(Visual spatial reasoning items)
-=-=-
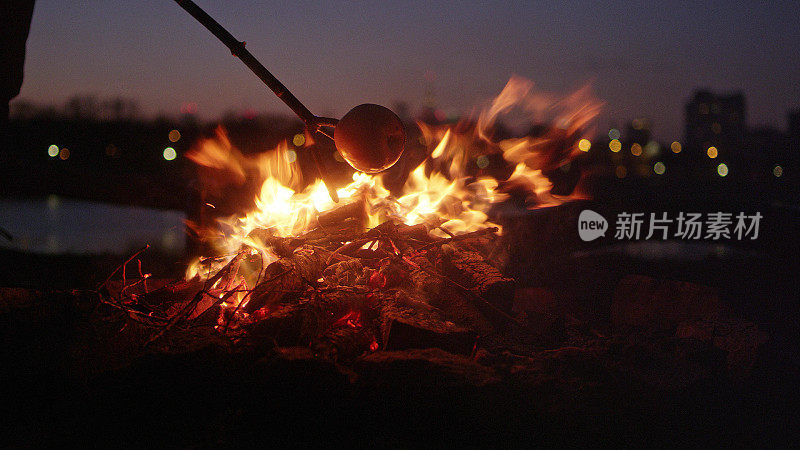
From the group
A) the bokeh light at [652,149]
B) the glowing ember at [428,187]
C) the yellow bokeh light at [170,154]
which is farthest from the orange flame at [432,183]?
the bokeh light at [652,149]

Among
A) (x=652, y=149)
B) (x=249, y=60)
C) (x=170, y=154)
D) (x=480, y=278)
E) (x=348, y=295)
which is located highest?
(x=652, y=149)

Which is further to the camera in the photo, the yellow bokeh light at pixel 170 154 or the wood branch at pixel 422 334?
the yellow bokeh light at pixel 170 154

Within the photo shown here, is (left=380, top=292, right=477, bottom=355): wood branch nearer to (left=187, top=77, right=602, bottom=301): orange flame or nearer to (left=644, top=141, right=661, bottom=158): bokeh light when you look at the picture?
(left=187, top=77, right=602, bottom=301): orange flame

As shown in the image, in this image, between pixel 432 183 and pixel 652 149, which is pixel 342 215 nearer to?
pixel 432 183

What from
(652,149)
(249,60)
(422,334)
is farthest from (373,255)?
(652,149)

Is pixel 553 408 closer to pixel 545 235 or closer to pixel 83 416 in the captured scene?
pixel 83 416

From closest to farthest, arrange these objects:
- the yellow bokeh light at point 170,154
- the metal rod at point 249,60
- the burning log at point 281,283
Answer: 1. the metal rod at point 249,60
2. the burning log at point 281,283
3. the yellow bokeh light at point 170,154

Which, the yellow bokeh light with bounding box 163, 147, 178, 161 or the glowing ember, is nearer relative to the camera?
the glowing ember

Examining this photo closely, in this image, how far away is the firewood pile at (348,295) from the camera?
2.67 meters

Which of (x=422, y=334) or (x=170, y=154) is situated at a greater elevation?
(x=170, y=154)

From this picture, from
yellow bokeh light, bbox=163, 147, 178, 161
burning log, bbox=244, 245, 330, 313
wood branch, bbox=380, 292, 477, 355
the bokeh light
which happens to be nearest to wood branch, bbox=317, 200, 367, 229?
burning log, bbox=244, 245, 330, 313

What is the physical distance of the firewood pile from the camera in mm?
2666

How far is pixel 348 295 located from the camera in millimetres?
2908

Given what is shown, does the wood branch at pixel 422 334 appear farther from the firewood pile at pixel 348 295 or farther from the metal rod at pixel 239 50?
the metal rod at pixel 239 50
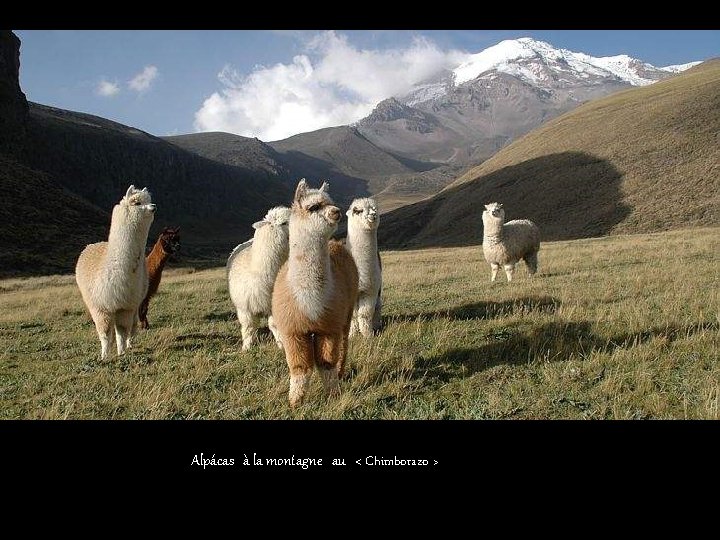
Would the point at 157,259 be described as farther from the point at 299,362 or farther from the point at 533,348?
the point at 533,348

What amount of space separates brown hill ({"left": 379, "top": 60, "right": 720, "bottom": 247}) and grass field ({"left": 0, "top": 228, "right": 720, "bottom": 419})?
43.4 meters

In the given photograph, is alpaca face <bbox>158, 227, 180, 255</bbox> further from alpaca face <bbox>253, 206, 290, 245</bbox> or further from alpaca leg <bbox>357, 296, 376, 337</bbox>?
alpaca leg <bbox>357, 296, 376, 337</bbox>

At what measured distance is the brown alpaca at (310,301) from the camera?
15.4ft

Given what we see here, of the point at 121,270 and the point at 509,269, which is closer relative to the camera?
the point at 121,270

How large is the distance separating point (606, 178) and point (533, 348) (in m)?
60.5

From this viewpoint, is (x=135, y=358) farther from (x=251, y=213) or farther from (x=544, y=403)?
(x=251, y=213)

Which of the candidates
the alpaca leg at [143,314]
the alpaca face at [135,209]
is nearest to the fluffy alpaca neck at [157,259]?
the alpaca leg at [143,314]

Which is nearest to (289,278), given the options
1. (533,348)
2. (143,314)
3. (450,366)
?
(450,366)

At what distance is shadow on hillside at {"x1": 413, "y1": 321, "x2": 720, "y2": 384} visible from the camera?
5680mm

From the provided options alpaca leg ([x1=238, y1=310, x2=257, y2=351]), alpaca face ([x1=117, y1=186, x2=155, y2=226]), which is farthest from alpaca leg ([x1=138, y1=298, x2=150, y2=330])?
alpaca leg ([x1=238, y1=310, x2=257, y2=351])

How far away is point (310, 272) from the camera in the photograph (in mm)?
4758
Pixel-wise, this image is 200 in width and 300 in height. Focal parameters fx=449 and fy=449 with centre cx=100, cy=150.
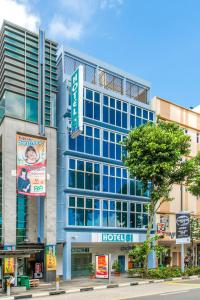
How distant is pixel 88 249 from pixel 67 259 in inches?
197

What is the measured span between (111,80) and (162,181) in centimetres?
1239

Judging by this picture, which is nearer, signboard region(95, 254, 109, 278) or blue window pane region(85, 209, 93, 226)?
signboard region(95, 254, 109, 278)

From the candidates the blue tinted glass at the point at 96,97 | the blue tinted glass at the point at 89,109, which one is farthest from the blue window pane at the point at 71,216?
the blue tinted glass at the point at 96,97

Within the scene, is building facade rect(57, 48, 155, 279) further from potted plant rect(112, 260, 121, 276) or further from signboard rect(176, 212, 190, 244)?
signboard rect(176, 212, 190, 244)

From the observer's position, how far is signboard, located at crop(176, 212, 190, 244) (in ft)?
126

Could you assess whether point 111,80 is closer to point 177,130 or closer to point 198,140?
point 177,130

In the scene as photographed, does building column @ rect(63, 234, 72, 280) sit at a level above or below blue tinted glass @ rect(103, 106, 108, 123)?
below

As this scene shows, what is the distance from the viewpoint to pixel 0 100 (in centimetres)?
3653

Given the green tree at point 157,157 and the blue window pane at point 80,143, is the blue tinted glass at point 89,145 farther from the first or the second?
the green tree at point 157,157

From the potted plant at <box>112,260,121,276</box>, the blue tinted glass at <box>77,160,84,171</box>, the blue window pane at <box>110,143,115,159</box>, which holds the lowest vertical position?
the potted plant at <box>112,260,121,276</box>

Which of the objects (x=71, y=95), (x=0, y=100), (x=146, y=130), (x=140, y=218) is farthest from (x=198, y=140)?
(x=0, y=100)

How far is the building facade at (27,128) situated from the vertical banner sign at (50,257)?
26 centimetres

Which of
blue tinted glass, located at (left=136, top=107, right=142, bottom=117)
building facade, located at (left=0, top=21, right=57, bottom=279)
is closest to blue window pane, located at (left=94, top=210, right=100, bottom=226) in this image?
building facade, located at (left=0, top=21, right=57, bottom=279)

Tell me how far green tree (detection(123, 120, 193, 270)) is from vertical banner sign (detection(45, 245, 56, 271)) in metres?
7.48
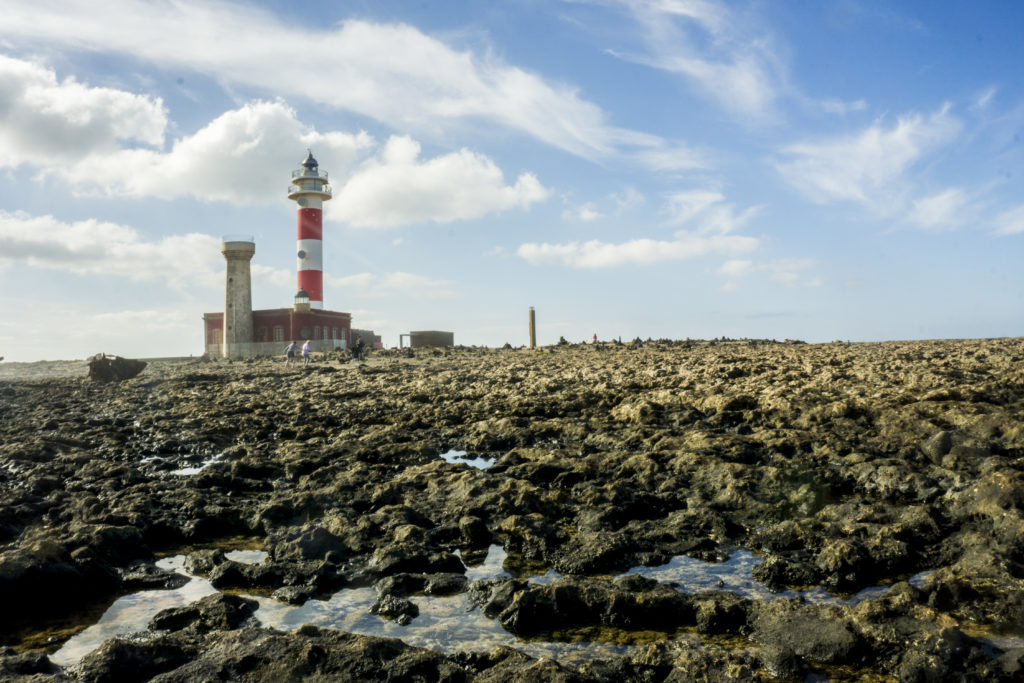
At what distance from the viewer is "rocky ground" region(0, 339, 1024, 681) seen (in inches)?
-=-=-
_Problem description_
Could you repeat, exactly and with nothing else, the lines from the one containing "Which of the objects" through the last line of the records above, leaving out the pictures?

_Correct response_
Which of the objects (x=71, y=95), (x=0, y=100), (x=146, y=130), (x=140, y=218) is farthest from (x=198, y=140)?
(x=0, y=100)

How far is the building facade at (27,128) situated from the vertical banner sign at (50,257)?
26 centimetres

Which of
blue tinted glass, located at (left=136, top=107, right=142, bottom=117)
building facade, located at (left=0, top=21, right=57, bottom=279)
is closest to blue window pane, located at (left=94, top=210, right=100, bottom=226) in this image?
building facade, located at (left=0, top=21, right=57, bottom=279)

Tell me how far green tree (detection(123, 120, 193, 270)) is from vertical banner sign (detection(45, 245, 56, 271)) in metres?
7.48
At what distance from the viewer is "rocky ground" region(0, 339, 1024, 681) seen (in inches)?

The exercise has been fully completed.